Montagem da Cia. Atelier Musical e Curta Ópera PB, que toma por base La Serva Padrona — ópera buffa intermezzo criada em 1733, pelo compositor e violinista barroco Giovanni Battista Pergolesi (1710–1736) —, A Serva Patroa conta com três personagens: Serpina (interpretada por Izadora França e Kleiton D’Araújo), Vespone (Mateus Tomison) e Uberto (Lucas Barreto). Regência e direção musical estão a cargo do maestro Carlos Anísio.
Uberto (voz baixo) é um solteirão idoso injuriado com sua criada, Serpina (soprano), que parece brincar de princesa, fantasiando ser a dona da casa. Para se livrar de Serpina, Uberto ordena ao servo Vespone (mudo), que lhe encontre uma mulher com quem possa casar, mas a criada convence Vespone a fazer o jogo inverso.
“Ela vê que a única forma de ascender socialmente seria casando com ele. Então ela começa a provocar. Ela promete a Vespone que se conseguir casar com Uberto, fará dele um segundo patrão dentro da casa”, afirma o ator e cantor lírico Kleiton D’Araújo, que faz as vezes de Serpina em dois dias de apresentação. “Sou contratenor sopranista, canto dentro da região da voz feminina — nesse período era muito comum homens fazerem os papéis femininos, porque a mulher era proibida”.

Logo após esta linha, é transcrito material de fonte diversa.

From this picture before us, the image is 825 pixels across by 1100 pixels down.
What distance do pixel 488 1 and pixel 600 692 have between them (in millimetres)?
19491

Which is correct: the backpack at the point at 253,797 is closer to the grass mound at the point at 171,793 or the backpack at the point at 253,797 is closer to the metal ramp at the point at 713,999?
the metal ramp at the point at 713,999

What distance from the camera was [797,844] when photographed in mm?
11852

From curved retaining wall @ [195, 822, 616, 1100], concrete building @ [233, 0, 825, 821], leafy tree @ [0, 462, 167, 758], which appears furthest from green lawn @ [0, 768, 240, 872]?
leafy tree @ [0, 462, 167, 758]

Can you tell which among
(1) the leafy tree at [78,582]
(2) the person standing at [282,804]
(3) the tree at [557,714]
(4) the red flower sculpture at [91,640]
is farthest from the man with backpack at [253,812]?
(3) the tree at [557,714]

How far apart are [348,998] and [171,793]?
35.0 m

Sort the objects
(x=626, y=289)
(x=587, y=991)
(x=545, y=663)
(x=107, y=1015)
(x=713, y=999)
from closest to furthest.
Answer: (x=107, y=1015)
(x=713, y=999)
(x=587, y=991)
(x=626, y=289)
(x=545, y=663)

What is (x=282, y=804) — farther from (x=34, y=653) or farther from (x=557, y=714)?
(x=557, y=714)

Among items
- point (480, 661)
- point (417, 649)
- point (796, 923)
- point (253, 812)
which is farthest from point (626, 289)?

Doutor em Musicologia pela UFPB e professor de canto no Centro Estadual de Arte (Cearte), Kleiton comenta que Pergolesi era um padre devotado à composição de óperas e de música litúrgica. Entre outras, musicou a presente farsa, oriunda da commedia dell’arte italiana (marcada por temas convencionais, piadas e sátiras), que era apresentada junto com a ópera Il Prigionier Superbo, do mesmo compositor.
“Essa ópera era para ser executada nos intervalos das óperas sérias, para dar um tipo de quebrada”, explica. “As óperas sérias, geralmente, tinham de três a quatro horas. E aí eles faziam essa ópera que era executada enquanto estavam montando o cenário, entre um ato e outro da ópera séria. Por isso é chamada de ópera intermezzo, porque ela está no meio da ópera maior”.
A ópera cômica possui dois intermédios, equivalente a dois atos, com duração de 50 minutos.
Por mais que operasse entre os intervalos, La Serva Padrona adquiriu maior dimensão e tornou-se uma ópera independente desde aquela época. Devido à prosódia e ao encaixe das sílabas tônicas, Kleiton destaca que a tradução do italiano para o português foi desafiante, “porque o compositor, quando ele pensa na música, pensa no texto sendo musicado. Mas a gente conseguiu fazer um trabalho bem legal. Acredito que ela ficou até um pouco melhor do que no italiano, pela questão do entendimento”.
A Serva Patroa integra o Projeto Ópera no Santa Roza, patrocinado pela Lei Paulo Gustavo, Ministério da Cultura (MinC) e Secretaria de Estado da Cultura da Paraíba (Secult-PB), com apoio institucional da Fundação Espaço Cultural (Funesc).
*Matéria publicada originalmente na edição impressa do dia 26 de fevereiro de 2026.